DESCRIPTION (provided by applicant): The heterogeneous nature of the biological mechanisms associated with Alzheimer's disease (AD) pathology make therapies that can target multiple mechanisms of action rather than a single mechanism attractive candidates to delay or prevent disease progression. Oxidative stress has been highly implicated in Alzheimer's disease pathology and recent studies show there is also an association between an increase in inflammation and cholesterol (respectively), and AD pathology. Fish oil and alpha lipoic also have the ability to decrease oxidative stress, inflammation, and lipid levels, making them strong candidates as therapeutic agents in slowing the progression of Alzheimer's disease.
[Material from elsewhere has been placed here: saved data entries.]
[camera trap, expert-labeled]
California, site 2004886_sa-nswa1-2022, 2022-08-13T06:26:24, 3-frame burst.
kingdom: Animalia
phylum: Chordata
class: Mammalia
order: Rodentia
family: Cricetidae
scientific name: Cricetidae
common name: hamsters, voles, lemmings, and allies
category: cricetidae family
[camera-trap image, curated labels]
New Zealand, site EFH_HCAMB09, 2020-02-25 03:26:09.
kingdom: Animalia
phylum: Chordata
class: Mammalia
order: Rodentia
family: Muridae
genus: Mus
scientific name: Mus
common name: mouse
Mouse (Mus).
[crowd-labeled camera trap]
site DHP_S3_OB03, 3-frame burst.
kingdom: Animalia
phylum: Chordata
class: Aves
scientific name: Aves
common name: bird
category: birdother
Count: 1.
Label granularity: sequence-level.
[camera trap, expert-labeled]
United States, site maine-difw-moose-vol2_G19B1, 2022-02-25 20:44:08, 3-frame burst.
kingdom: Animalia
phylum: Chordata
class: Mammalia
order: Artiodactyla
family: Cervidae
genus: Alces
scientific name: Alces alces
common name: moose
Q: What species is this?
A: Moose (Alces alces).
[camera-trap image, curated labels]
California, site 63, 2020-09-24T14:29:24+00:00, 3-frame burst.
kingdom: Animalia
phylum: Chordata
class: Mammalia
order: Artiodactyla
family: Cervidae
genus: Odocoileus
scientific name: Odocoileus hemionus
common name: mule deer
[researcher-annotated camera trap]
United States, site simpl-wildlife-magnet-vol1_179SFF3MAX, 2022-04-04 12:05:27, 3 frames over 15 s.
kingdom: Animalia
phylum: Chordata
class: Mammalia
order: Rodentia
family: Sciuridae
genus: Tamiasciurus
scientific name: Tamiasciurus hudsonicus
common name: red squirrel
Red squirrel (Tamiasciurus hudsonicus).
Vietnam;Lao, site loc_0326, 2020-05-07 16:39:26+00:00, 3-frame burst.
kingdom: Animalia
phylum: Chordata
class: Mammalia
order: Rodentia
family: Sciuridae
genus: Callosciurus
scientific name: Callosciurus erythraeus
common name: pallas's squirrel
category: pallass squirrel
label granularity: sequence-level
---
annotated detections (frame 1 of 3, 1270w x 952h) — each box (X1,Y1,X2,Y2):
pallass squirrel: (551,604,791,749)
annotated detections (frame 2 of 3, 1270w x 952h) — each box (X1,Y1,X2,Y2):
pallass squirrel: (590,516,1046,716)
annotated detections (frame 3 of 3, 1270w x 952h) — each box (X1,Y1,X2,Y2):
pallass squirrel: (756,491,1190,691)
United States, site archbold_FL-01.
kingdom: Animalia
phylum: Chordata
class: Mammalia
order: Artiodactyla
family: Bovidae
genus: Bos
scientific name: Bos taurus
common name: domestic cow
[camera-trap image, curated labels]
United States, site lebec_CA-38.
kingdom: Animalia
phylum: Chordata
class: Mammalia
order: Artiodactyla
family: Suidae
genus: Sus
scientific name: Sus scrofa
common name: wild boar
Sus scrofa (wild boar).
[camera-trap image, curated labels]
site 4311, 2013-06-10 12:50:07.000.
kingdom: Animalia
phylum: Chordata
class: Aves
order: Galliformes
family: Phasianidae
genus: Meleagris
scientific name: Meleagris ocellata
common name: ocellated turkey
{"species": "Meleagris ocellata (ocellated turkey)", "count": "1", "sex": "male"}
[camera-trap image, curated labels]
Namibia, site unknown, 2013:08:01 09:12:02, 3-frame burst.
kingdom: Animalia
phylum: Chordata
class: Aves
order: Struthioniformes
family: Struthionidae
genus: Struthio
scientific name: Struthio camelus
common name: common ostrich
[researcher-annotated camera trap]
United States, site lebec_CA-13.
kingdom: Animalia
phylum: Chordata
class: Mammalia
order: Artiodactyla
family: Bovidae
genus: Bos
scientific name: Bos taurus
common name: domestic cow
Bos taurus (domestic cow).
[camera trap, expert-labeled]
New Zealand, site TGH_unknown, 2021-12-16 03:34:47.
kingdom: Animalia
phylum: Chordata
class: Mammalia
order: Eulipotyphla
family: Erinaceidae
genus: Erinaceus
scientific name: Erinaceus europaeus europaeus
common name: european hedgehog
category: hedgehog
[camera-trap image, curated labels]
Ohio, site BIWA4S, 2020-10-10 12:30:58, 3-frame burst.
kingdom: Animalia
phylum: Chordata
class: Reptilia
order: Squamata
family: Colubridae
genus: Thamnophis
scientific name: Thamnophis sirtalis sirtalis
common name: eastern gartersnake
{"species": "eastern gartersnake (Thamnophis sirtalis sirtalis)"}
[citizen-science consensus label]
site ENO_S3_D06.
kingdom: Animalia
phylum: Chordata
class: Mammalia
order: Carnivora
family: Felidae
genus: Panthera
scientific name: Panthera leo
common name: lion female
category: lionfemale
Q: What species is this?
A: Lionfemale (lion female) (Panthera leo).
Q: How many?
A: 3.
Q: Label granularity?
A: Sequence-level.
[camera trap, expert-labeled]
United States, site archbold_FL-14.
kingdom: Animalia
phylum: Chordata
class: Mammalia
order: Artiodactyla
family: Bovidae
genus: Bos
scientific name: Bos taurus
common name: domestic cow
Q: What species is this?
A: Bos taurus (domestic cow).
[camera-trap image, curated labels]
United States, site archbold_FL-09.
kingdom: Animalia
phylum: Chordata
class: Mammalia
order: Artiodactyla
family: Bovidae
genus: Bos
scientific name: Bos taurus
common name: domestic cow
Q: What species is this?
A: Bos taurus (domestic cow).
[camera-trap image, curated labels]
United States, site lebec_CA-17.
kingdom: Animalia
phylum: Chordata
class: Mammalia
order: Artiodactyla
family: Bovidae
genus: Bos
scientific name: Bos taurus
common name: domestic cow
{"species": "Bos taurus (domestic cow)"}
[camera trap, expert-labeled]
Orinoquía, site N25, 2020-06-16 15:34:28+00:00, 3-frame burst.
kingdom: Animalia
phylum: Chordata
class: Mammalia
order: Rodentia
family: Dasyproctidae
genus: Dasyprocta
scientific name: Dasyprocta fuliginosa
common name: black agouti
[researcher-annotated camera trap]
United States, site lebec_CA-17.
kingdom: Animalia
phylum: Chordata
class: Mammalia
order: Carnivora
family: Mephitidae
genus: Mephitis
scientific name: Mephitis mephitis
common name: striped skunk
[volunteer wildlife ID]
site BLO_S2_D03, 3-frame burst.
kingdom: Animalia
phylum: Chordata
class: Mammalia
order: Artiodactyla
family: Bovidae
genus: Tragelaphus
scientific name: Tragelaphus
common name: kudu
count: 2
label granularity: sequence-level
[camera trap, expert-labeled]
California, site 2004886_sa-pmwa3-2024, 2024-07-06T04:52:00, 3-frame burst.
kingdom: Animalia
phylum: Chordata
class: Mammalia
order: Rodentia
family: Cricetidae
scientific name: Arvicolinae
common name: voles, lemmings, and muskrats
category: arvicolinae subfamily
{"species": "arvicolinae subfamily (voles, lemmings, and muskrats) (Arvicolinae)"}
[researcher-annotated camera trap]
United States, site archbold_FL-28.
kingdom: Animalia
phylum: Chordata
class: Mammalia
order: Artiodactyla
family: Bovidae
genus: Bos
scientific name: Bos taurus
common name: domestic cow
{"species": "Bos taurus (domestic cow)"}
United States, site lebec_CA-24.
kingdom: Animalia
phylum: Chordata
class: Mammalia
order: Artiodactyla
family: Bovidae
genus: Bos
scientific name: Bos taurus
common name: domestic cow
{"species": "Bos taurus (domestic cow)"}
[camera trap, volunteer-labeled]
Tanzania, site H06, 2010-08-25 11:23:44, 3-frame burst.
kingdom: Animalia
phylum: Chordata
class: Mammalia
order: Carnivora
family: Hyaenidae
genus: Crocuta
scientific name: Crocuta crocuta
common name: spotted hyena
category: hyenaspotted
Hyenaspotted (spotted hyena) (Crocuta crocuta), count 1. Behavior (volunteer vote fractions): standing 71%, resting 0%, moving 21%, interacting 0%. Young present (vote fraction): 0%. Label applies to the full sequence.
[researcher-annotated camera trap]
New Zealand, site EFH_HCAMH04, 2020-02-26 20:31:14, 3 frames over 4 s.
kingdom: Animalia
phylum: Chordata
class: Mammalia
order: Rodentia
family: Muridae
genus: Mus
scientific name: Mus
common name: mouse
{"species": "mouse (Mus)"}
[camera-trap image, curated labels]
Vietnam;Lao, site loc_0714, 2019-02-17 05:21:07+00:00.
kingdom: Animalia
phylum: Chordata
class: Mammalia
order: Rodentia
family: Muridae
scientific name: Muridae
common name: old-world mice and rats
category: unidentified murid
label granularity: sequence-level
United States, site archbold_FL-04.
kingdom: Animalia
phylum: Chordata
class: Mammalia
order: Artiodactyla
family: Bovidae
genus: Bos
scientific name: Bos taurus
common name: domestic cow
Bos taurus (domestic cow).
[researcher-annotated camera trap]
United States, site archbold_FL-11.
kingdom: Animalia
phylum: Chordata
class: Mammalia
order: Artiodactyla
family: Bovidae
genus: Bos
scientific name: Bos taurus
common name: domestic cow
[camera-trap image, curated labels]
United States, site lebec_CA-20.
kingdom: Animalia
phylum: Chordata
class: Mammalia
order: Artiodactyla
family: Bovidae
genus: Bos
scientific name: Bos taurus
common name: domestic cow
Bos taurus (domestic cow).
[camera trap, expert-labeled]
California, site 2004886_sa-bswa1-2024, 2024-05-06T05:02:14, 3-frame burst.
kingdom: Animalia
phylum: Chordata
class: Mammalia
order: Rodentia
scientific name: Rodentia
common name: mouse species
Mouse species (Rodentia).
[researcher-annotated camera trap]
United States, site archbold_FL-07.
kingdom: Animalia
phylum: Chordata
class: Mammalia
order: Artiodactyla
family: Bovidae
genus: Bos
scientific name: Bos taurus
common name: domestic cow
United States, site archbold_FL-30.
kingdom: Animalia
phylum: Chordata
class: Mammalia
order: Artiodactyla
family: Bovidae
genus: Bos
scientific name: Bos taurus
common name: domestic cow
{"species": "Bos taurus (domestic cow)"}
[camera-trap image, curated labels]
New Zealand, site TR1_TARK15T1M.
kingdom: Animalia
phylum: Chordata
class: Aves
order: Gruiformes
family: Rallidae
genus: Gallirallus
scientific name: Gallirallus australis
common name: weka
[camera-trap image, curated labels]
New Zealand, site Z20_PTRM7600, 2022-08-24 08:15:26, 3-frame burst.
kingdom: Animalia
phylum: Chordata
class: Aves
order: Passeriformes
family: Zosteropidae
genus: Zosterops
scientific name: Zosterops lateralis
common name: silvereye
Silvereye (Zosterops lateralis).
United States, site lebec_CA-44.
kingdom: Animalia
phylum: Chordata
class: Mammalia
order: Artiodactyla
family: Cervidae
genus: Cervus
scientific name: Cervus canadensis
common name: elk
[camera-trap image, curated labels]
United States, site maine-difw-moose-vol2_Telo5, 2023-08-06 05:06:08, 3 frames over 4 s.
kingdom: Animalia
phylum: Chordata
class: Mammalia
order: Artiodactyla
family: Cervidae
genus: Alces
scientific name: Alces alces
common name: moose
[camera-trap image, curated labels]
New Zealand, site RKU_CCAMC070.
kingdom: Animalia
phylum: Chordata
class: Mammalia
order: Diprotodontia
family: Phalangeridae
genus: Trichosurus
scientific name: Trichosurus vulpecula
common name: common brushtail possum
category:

These supplements also have few reported side effects. Based on their mechanisms of action, a combination of the two supplements has the potential to maximize the therapeutic benefit in delaying the progression in AD. The proposed study will be a pilot trial designed to collect preliminary data to aid in the design of a larger clinical trial powered to assess both treatments' effect on mechanisms associated with AD pathology and clinical markers of AD pathology. This pilot study is designed as a 3-arm, parallel group, double-blind placebo-controlled trial. Subjects >55 yrs. diagnosed with probable AD and having mild cognitive impairment will be randomized to one of three groups (13 subjects/group): 1. fish oil alone, 2. fish oil plus alpha lipoic acid, 3. placebo. The treatment intervention will be for 1-year. Our primary objective, Aim 1, is to assess the treatments' effect on oxidative stress by measuring urine F2-isoprotane levels. We will also collect preliminary data on the treatments' effect on plasma lipid levels and high-sensitivity C-reactive protein. Our secondary objective, Aim 2, is to collect preliminary data on AD-related clinical outcome measures which will include: the Alzheimer's Disease Assessment Scale-cognitive subscale (ADAS-cog), Clinical Dementia Rating scale (CDR), Mini Mental State Examination (MMSE), Alzheimer's Disease Cooperative Study Activities of Daily Living Scale, SF-36, and Logical Memory I1.Our tertiary objective, Aim 3, is to assess treatment safety by a monthly monitoring of adverse events and laboratory tests (metabolic panel, including liver function tests and platelet function assay). Compliance of fish oil supplementation will be assessed by red blood cell membrane fatty acid analysis.

描述（由申请人提供）：与阿尔茨海默氏病（AD）病理学相关的生物学机制的异质性质，使疗法可以针对多种作用机理，而不是一种有吸引力的候选者来延迟或防止疾病进展。氧化应激与阿尔茨海默氏病的病理高度涉及，最近的研究表明，炎症和胆固醇分别（分别）（分别）（分别）与AD病理学之间存在关联。鱼油和αlipoic还具有降低氧化应激，炎症和脂质水平的能力，使其成为强大的候选者，成为降低阿尔茨海默氏病进展的治疗剂。这些补充剂也很少报道的副作用。根据它们的作用机制，两种补充剂的组合具有最大化治疗益处在延迟AD进展方面的最大程度。拟议的研究将是一项试点试验，旨在收集初步数据，以帮助设计较大的临床试验，该试验旨在评估两种治疗方法对与AD病理学和AD病理学的临床标志物相关的机制的影响。这项试验研究被设计为一项3臂平行组，双盲安慰剂对照试验。受试者> 55岁。被诊断为可能的AD和轻度认知障碍的可能会随机分为三组之一（13个受试者/组）：1。单独使用鱼油，2。鱼油加α脂酸，3。安慰剂。治疗干预措施将持续1年。我们的主要目标是目标1，是通过测量尿液F2-异丙烷水平来评估治疗对氧化应激的影响。我们还将收集有关治疗对等离子体脂质水平和高敏C反应蛋白的影响的初步数据。我们的次要目标（目的2）是收集有关与广告相关的临床结局指标的初步数据，其中包括：阿尔茨海默氏病评估评估量表量表认知子量表（ADAS-COG），临床痴呆率评级量表（CDR），MINI心理状态检查，MINI心理状态检查（MMSE），Alzheimer的Alzheimer疾病合作的研究量表，其目的是TRIG TORICER ITION ITION ITIOL IT TROMITION IT i尺度和SF-36，SF-3。 3，是通过每月监测不良事件和实验室测试（代谢面板，包括肝功能测试和血小板功能测定法）来评估治疗安全。补充鱼油的依从性将通过红细胞膜脂肪酸分析评估。